═══ RECORDS SUPPLIED

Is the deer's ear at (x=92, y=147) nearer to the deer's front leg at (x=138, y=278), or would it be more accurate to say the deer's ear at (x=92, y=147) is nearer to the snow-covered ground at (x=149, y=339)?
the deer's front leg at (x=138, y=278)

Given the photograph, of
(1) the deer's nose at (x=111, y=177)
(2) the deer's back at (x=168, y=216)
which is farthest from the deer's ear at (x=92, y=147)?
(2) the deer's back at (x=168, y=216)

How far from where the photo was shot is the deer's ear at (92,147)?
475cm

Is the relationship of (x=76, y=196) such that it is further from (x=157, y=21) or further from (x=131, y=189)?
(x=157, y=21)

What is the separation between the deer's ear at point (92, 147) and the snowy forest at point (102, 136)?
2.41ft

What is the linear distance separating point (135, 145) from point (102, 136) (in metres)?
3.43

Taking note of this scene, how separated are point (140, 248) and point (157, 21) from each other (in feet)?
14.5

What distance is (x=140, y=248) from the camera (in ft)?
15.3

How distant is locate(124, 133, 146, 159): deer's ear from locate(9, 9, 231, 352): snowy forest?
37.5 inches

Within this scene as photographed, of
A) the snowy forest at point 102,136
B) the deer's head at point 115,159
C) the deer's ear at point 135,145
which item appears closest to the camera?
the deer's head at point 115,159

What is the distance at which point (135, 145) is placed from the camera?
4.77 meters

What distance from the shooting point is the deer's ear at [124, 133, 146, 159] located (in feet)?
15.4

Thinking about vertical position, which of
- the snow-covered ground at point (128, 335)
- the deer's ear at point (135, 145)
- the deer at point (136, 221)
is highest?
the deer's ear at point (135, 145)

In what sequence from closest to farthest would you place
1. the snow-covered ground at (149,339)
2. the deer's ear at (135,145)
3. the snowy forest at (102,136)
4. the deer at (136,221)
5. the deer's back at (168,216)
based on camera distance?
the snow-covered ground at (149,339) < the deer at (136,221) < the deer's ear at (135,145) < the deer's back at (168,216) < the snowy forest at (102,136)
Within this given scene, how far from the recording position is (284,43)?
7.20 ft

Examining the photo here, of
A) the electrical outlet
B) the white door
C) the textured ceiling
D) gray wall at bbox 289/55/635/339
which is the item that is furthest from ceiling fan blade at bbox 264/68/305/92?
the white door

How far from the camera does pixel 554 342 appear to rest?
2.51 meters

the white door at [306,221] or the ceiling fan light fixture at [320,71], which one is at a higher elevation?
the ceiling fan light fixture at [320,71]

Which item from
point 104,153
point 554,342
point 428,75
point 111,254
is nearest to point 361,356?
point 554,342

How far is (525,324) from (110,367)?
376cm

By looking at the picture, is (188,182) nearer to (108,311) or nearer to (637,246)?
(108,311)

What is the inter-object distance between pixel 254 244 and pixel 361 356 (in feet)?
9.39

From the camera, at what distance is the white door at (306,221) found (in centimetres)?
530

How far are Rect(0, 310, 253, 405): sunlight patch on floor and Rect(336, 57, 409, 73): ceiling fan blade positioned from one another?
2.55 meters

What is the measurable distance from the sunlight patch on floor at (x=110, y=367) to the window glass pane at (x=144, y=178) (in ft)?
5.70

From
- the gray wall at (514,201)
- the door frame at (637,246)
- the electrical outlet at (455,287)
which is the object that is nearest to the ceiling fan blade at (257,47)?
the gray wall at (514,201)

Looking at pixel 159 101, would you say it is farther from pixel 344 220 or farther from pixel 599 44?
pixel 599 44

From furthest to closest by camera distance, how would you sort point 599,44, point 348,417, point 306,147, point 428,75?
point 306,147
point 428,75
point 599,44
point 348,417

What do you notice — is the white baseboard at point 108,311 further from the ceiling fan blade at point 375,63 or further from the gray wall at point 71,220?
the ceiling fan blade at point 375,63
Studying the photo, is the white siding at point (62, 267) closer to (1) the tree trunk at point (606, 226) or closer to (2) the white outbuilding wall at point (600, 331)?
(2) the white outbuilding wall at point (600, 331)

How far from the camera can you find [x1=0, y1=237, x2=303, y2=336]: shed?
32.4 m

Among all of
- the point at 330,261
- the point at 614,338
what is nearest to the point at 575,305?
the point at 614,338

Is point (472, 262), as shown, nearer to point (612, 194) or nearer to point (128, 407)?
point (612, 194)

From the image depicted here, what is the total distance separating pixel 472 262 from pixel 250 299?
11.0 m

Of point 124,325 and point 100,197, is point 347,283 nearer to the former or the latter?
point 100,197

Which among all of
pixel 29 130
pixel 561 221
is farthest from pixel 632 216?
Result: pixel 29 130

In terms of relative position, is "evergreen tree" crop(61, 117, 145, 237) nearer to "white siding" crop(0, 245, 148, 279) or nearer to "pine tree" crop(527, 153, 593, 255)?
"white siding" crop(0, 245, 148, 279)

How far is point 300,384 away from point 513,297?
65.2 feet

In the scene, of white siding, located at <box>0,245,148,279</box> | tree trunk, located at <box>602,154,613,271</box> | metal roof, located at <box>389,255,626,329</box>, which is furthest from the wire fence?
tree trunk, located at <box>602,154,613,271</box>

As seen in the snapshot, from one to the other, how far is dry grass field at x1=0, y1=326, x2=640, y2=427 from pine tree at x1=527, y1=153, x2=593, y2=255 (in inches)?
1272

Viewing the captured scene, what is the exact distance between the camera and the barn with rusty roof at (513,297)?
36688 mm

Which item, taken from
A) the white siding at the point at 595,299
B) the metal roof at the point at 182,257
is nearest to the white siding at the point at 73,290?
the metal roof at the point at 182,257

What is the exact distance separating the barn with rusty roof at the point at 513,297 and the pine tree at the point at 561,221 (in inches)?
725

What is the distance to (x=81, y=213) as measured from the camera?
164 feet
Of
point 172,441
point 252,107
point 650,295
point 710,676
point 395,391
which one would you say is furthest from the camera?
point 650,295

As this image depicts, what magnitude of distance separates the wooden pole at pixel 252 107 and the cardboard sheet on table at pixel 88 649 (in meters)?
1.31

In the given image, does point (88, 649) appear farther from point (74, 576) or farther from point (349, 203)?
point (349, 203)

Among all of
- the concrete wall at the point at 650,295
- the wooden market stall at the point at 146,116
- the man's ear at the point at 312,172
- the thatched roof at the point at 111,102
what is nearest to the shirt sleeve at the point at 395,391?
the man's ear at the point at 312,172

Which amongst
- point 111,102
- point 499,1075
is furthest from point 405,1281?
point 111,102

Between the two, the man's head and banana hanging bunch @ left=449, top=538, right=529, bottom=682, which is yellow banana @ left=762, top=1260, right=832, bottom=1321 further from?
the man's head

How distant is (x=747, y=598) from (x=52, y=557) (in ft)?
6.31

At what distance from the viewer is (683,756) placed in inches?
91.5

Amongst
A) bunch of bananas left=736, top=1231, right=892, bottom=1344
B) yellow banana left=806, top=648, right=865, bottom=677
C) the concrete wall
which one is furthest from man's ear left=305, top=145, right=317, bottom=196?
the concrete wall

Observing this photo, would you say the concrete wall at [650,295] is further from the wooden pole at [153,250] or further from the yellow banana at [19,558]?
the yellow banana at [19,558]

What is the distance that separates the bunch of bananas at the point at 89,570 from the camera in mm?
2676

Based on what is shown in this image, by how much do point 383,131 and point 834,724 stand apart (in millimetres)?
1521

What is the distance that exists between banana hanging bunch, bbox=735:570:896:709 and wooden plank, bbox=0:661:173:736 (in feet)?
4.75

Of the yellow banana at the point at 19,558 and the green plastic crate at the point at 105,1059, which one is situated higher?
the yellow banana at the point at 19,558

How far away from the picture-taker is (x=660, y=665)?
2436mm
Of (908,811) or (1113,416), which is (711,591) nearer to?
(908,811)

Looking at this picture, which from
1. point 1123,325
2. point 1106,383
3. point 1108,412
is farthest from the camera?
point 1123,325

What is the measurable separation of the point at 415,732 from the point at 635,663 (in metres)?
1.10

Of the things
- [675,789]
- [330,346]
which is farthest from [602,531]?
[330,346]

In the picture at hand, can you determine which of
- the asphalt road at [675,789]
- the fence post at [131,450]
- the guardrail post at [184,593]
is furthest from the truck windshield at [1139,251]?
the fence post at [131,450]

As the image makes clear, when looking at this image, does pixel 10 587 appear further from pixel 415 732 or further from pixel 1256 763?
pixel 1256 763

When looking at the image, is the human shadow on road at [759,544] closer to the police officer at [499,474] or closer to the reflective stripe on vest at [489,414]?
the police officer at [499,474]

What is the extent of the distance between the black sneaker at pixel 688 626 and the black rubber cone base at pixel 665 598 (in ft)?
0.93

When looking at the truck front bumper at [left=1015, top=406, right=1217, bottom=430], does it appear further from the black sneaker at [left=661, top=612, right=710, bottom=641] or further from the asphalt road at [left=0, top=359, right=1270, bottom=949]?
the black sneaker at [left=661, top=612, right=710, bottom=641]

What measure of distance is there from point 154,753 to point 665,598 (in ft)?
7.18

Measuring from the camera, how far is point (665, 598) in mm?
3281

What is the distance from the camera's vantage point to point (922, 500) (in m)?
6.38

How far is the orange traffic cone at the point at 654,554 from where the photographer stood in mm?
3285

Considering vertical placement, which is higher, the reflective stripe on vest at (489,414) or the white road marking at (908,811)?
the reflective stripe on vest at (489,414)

══════

▶ WRITTEN EXERCISE: Give back everything from the line containing "How far is the" down to the end of the records, changing "photographer" to "camera operator" and leaving every other word unchanged.

▶ ANSWER TO THIS PROBLEM:
How far is the orange traffic cone at the point at 654,554 from where the camera operator stood in mm?
3285

Considering vertical placement, which is higher, the reflective stripe on vest at (489,414) or the white road marking at (908,811)?
the reflective stripe on vest at (489,414)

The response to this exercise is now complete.